- **Supplied data**:

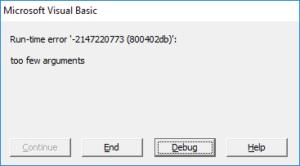 Неверное количество параметров
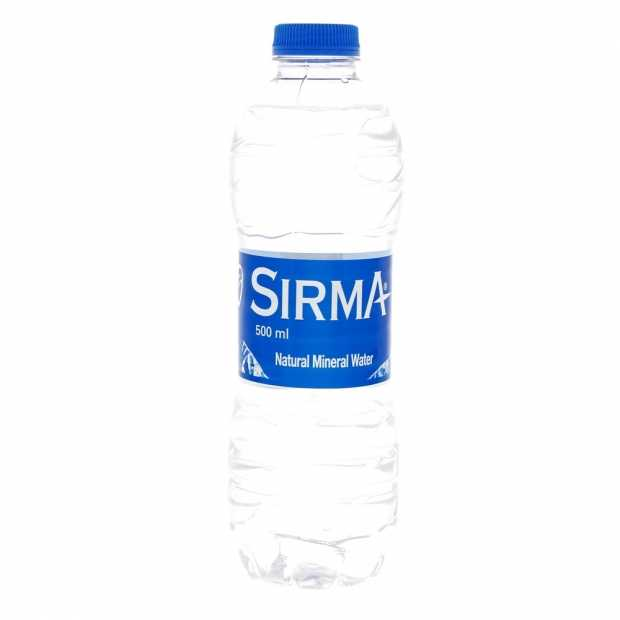 Sirma Natural Mineral Water 500ml-1x12pcs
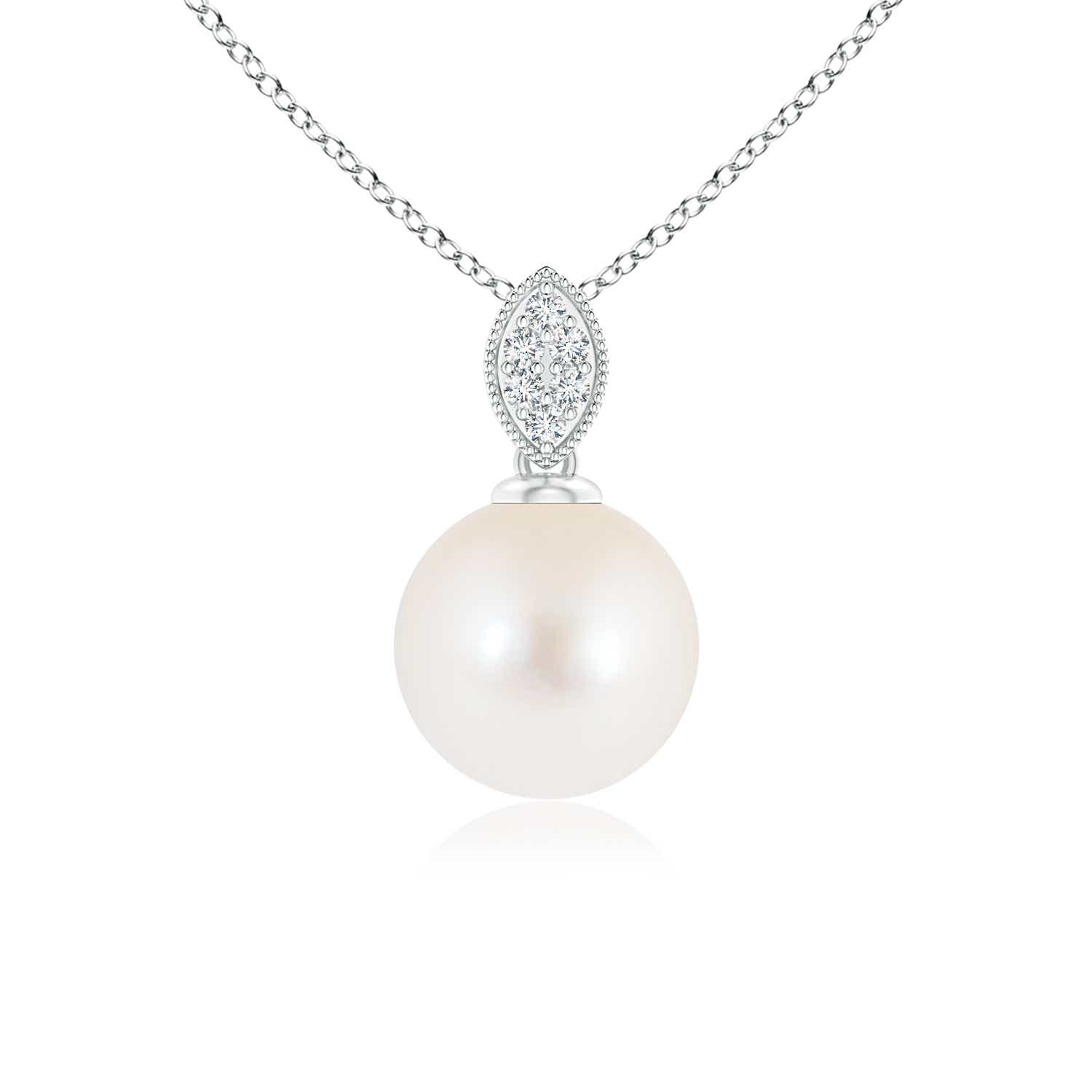 Angara Solitaire Freshwater Cultured Pearl Pendant with Diamonds pwLcm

- **Work item**: The listing above is to be written out again exactly, with its pictures omitted.

- **Result for this exercise**:
 Неверное количество параметров
 Sirma Natural Mineral Water 500ml-1x12pcs
 Angara Solitaire Freshwater Cultured Pearl Pendant with Diamonds pwLcm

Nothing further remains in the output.